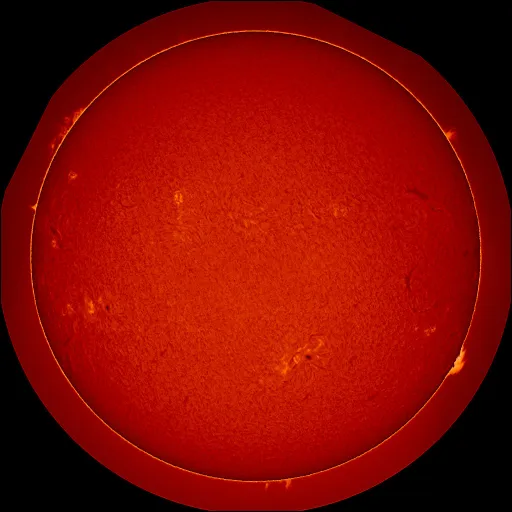 Solar Chromosphere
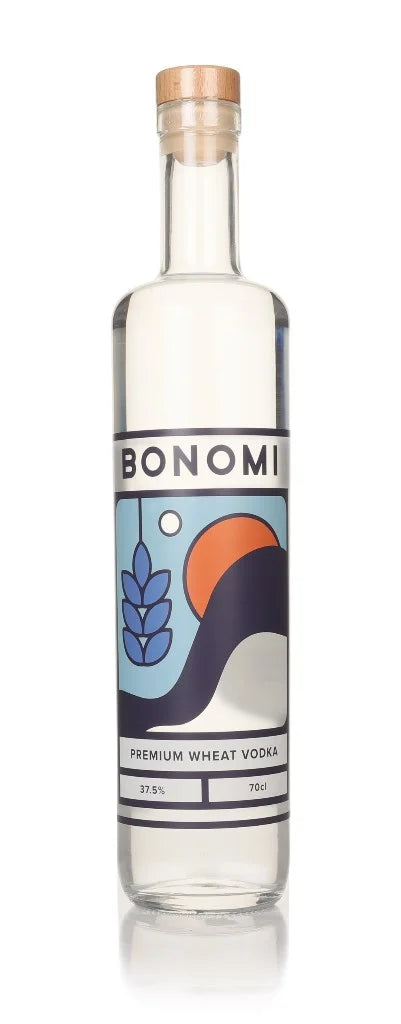 Bonomi Premium Wheat Vodka | 700ML at CaskCartel.com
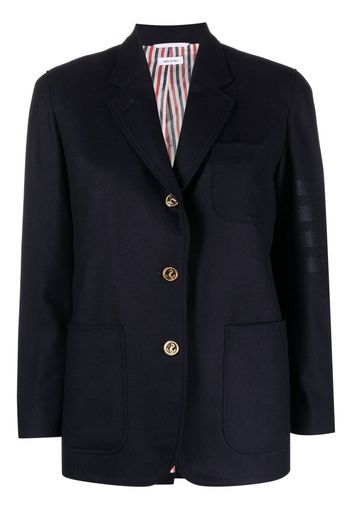 Thom Browne Blazer monopetto - Blu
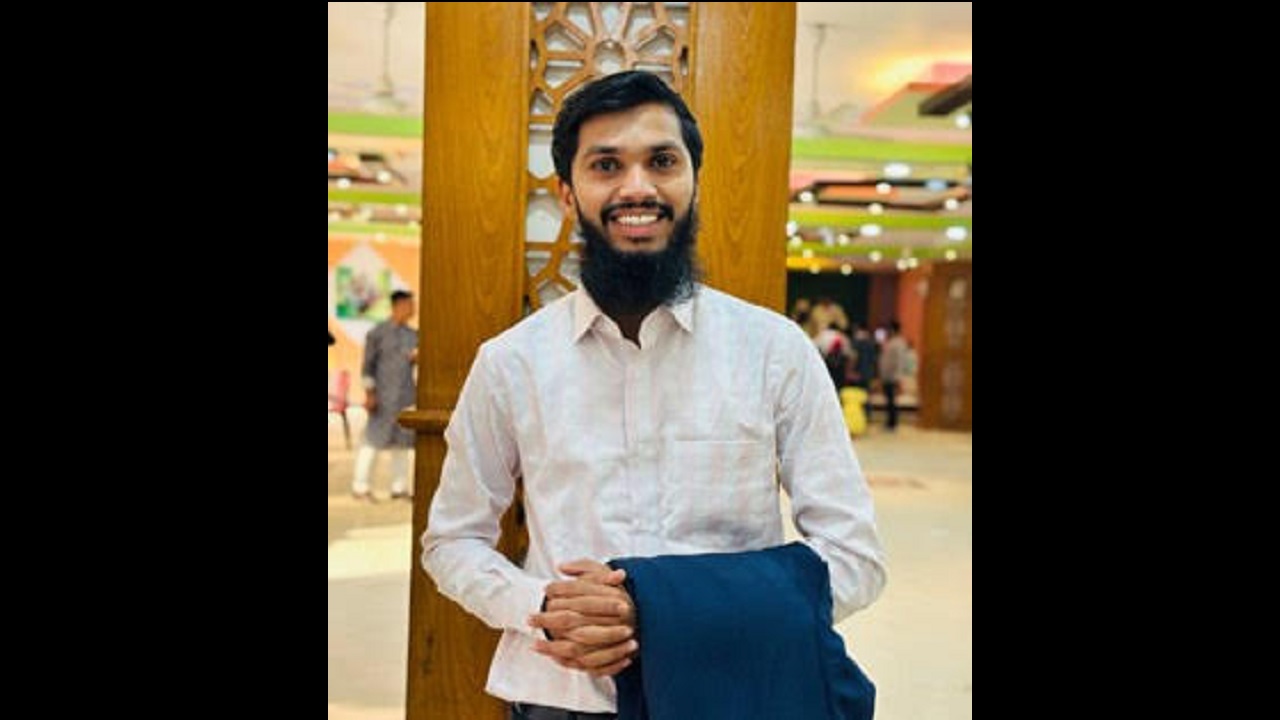 নিহত মনসুর আহমেদ আজাদ (২৮)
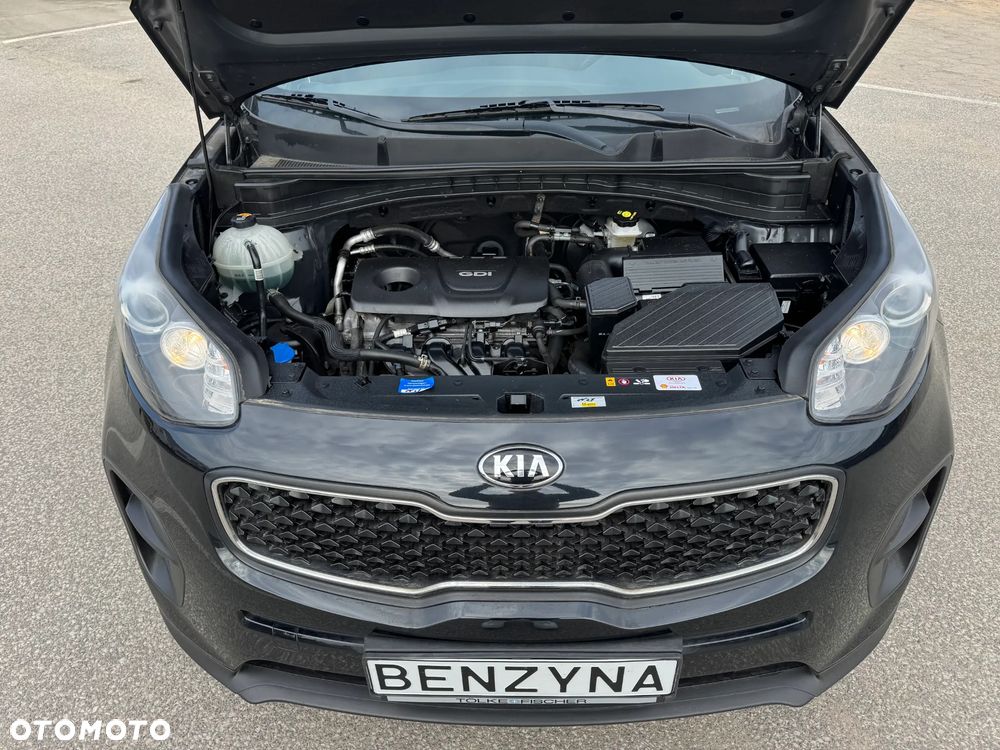 Kia Sportage 1.6 GDI 2WD VISION - 6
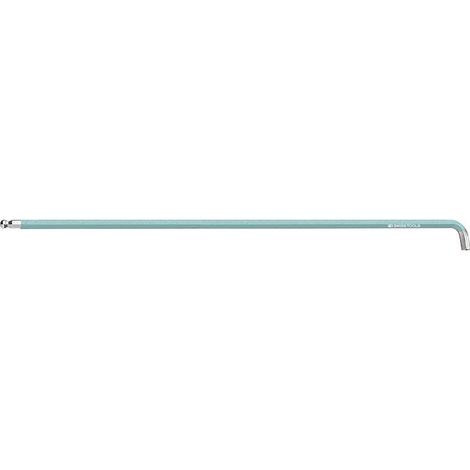PB Swiss Tools RainBow Winkelschraubendreher 100Grad kurz 1,5mm Kugelkopf (1/3)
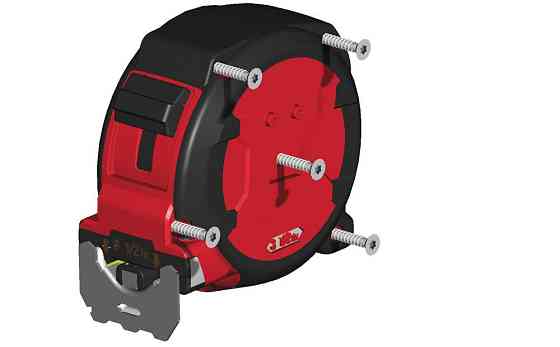 Рулетка магнітна MILWAUKEE, 8м/26фт, (27мм) Одеса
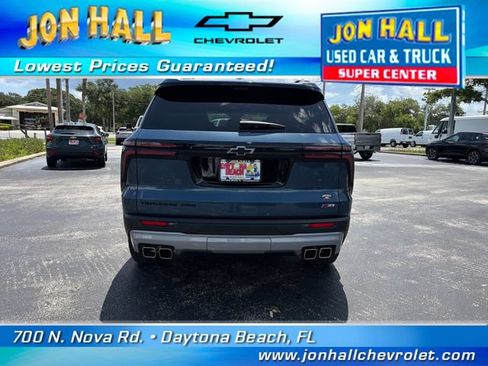 Used 2026 Chevrolet Traverse Z71 w/ Enhanced Driving Package AWD/4WD image 9
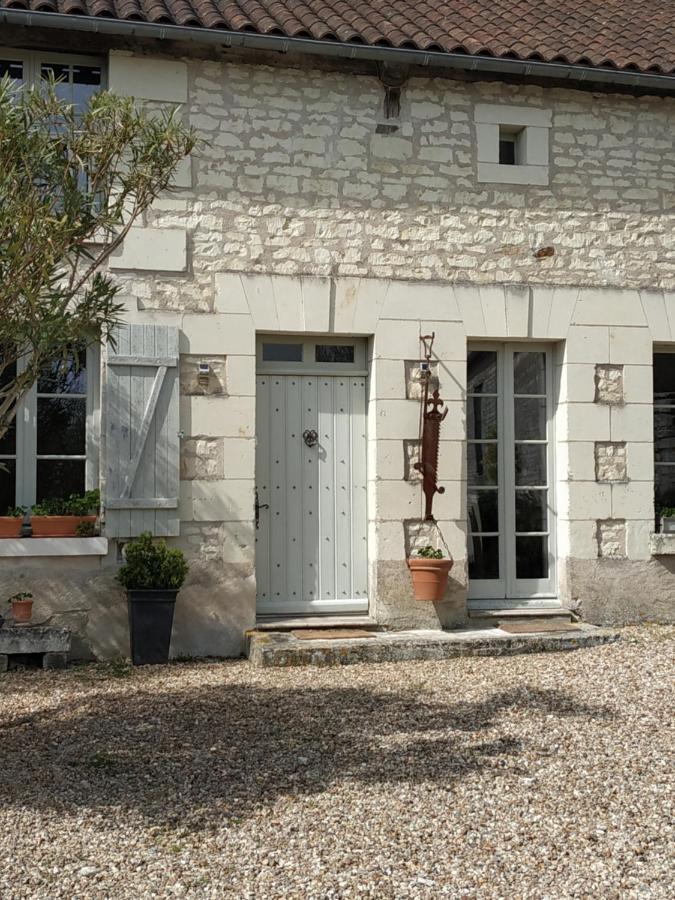 Le Clos Des Fayes Berthegon Εξωτερικό φωτογραφία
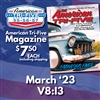American Tri-Five Magazine Issue ATFA-V8I3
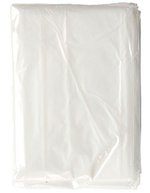 Korntex Regenponcho Sumatra für Kinder und Erwachsene, Black One Size (Adults), KX107 – Transparent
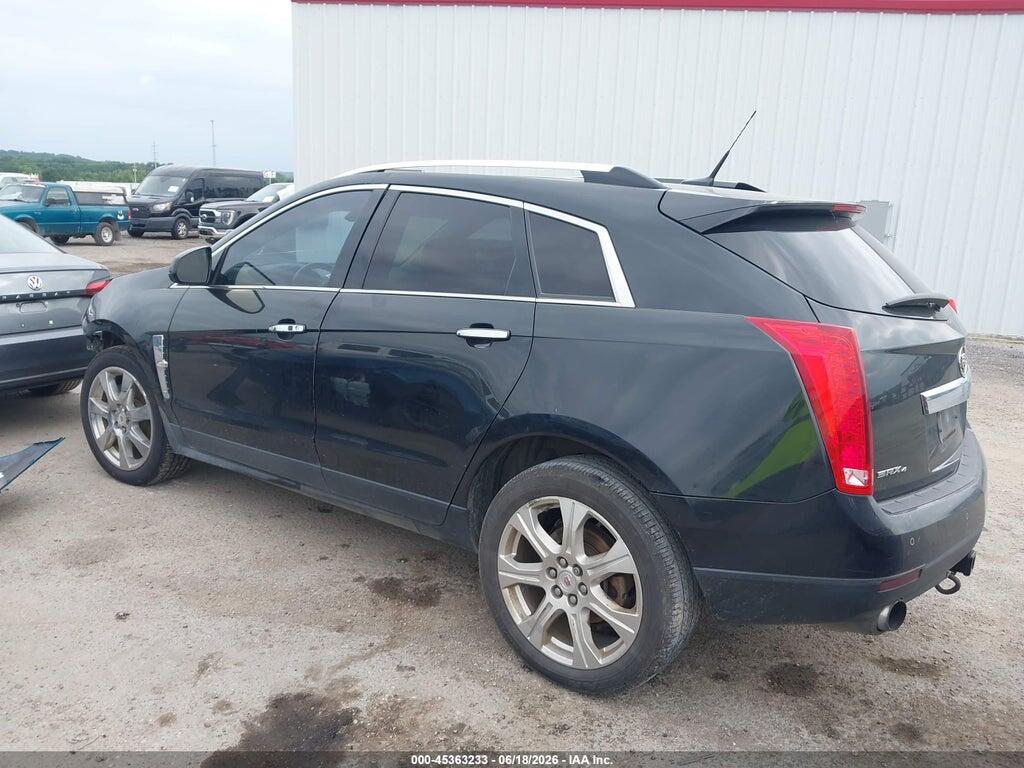 3GYFNFEY3BS510698 2011 CADILLAC SRX photo no. 3
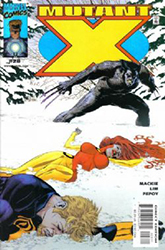 Mutant X (1998) 28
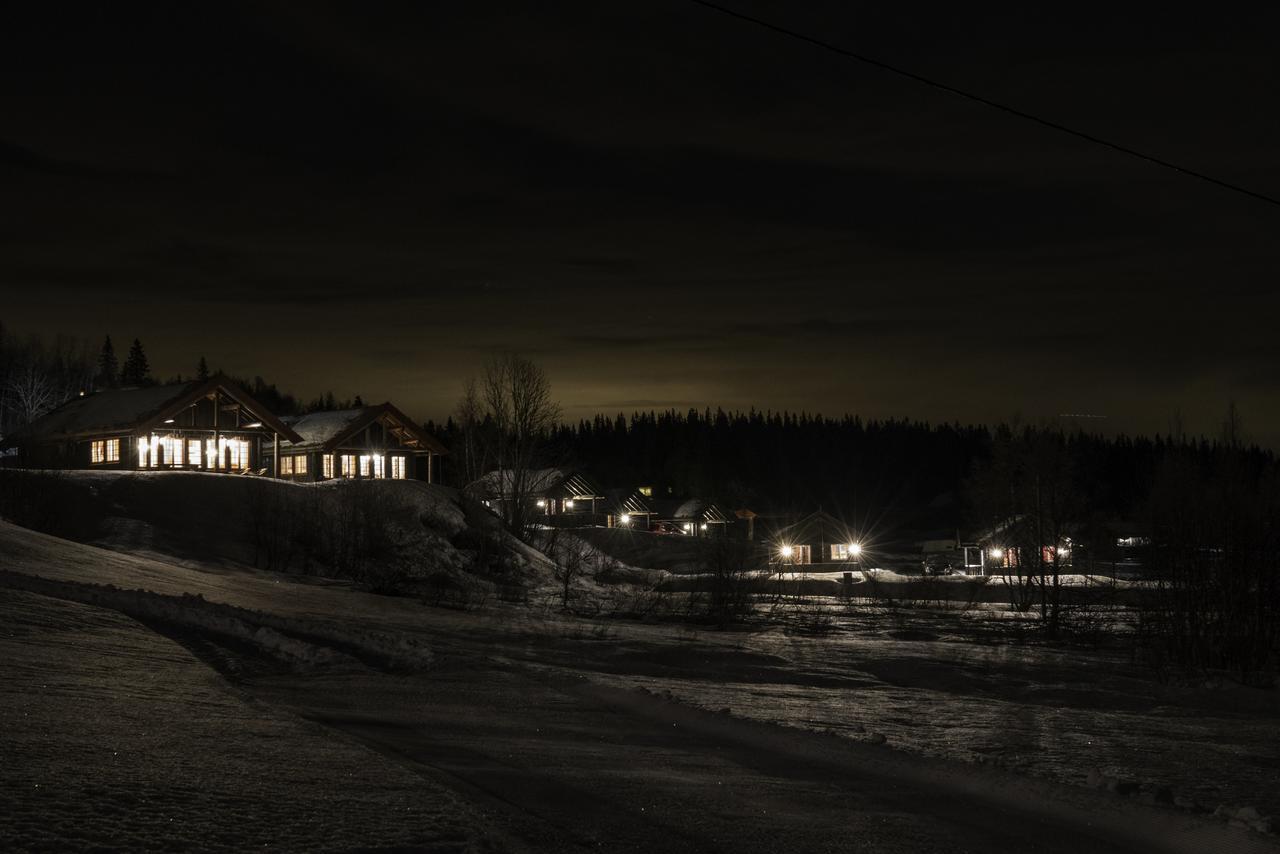 Villa Gamlestolen Fjellstue Etnedal Exterior foto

________

■ **Action item**
Retype only the lines from the line with "নিহত মনসুর আহমেদ আজাদ (২৮)" through the last line of the data. Keep both ends and skip the pictures.

■ **Response box**
 নিহত মনসুর আহমেদ আজাদ (২৮)
 Kia Sportage 1.6 GDI 2WD VISION - 6
PB Swiss Tools RainBow Winkelschraubendreher 100Grad kurz 1,5mm Kugelkopf (1/3)
 Рулетка магнітна MILWAUKEE, 8м/26фт, (27мм) Одеса
 Used 2026 Chevrolet Traverse Z71 w/ Enhanced Driving Package AWD/4WD image 9
 Le Clos Des Fayes Berthegon Εξωτερικό φωτογραφία
American Tri-Five Magazine Issue ATFA-V8I3
 Korntex Regenponcho Sumatra für Kinder und Erwachsene, Black One Size (Adults), KX107 – Transparent
 3GYFNFEY3BS510698 2011 CADILLAC SRX photo no. 3
 Mutant X (1998) 28
 Villa Gamlestolen Fjellstue Etnedal Exterior foto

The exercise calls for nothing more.